* Selected text *
Skip to content

Observability

Structured JSON logs via pino are the primary signal. Every dispatch decision and every pipeline step carries a deliveryId so you can reconstruct a request end-to-end from a single log query. When DATABASE_URL is configured, the same information is persisted to executions and triage_results for aggregate reporting.

Log redaction

The exported logger in src/logger.ts is the canonical chokepoint for secret scrubbing — every child logger inherits its redact.paths list and its custom err serializer, so individual call sites do not need to remember to scrub. Two layers run on every emitted line:

  1. Path-based redaction — the exported REDACT_PATHS constant in src/logger.ts lists every field pino should replace with [Redacted] before the JSON is serialised. Paths covered: authorization and its *.authorization / headers.authorization / *.headers.authorization / req.headers.authorization / request.headers.authorization variants; the webhook signature header x-hub-signature-256 (also wildcard-prefixed); response.data.token; and the named credential fields token, installationToken, privateKey, webhookSecret, anthropicApiKey, claudeCodeOauthToken, daemonAuthToken, awsSecretAccessKey, awsSessionToken, awsBearerTokenBedrock, *.password. The list is Object.freezed so an accidental push from another module cannot silently weaken the policy.

* Source material *

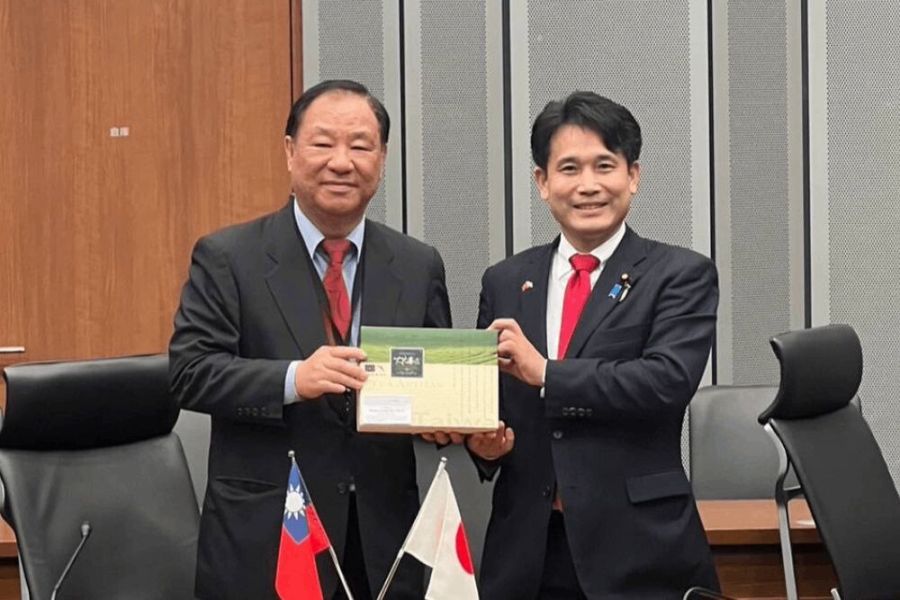 救國團組團攜手跨黨派青年議員 赴日拜會自民黨政要 260 照片來源:救國團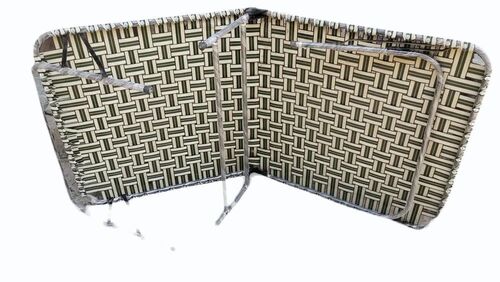 Heavy Jindal Niwar Folding Bed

* Questions on the material *
1. Decide whether each statement agrees with the observability text. Answer yes or no and quote the words from the text that decide it.
(a) The REDACT_PATHS list is frozen so that another module cannot weaken the policy by adding to it.
(b) Each individual call site has to scrub secrets on its own.
(c) Pino replaces the listed fields with [Redacted] after the JSON has been serialized.
2. Answer these questions from the observability text.
(a) Which library produces the structured JSON logs?
(b) When DATABASE_URL is configured, which two tables receive the same information?
(c) In which file is the exported logger located?

* Task-by-task solutions *
1.
(a) Yes: "The list is Object.freezed so an accidental push from another module cannot silently weaken the policy."
(b) No: "individual call sites do not need to remember to scrub"
(c) No: "lists every field pino should replace with [Redacted] before the JSON is serialised"

2.
(a) Pino.
(b) executions and triage_results.
(c) src/logger.ts.